1
votes

I am currently running a Flink session cluster (Kubernetes, 1 JobManager, 1 TaskManager, Zookeeper, S3) in which multiple jobs run.

As we are working on adding more jobs, we are looking to improve our deployment and cluster management strategies. We are considering migrating to using job clusters, however there is reservation about the number of containers which will be spawned. One container per job is not an issue, but two containers (1 JM and 1 TM) per job raises concerns about memory consumption. Several of the jobs need high-availability and the ability to use checkpoints and restore from/take savepoints as they aggregate events over a window.

From my reading of the documentation and spending time on Google, I haven't found anything that seems to state whether or not what is being considered is really possible.

Is it possible to do any of these three things:

  1. run both the JobManager and TaskManager as separate processes in the same container and have that serve as the Flink cluster, or
  2. run the JobManager and TaskManager as literally the same process, or
  3. run the job as a standalone JAR with the ability to recover from/take checkpoints and the ability to take a savepoint and restore from that savepoint?

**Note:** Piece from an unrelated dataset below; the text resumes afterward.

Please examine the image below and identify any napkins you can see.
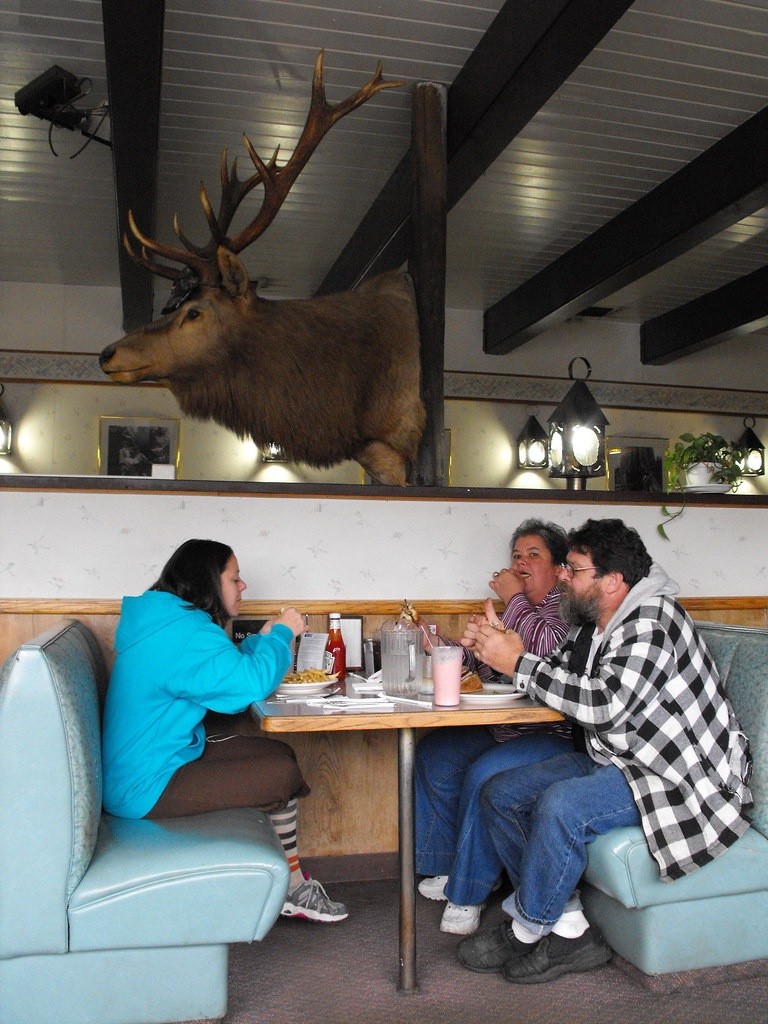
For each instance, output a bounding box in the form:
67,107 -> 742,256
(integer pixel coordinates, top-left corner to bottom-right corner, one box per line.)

(If anyone has any better ideas, I'm all ears.)

2

2 Answers

3
votes

One of the responsibilities of the job manager is to monitor the task manager(s), and initiate restarts when failures have occurred. That works nicely in containerized environments when the JM and TMs are in separate containers; otherwise it seems like you're asking for trouble. Keeping the TMs separate also makes sense if you are ever going to scale up, though that may moot in your case.

What might be workable, though, would be to run the job using a LocalExecutionEnvironment (so that everything is in one process -- this is sometimes called a Flink minicluster). This path strikes me as feasible, if you're willing to work at it, but I can't recommend it. You'll have to somehow keep track of the checkpoints, and arrange for the container to be restarted from a checkpoint when things fail. And there are other things that may not work very well -- see this question for details. The LocalExecutionEnvironment wasn't designed with production deployments in mind.

What I'd suggest you explore instead is to see how far you can go toward making the standard, separate container solution affordable. For starters, you should be able to run the JM with minimal resources, since it doesn't have much to do.

1
votes

Check this operator which automates the lifecycle of deploying and managing Flink in Kubernetes. The project is in beta but you can still get some idea about how to do it or directly use this operator if it fits your requirement. Here Job Manager and Task manager is separate kubernetes deployment.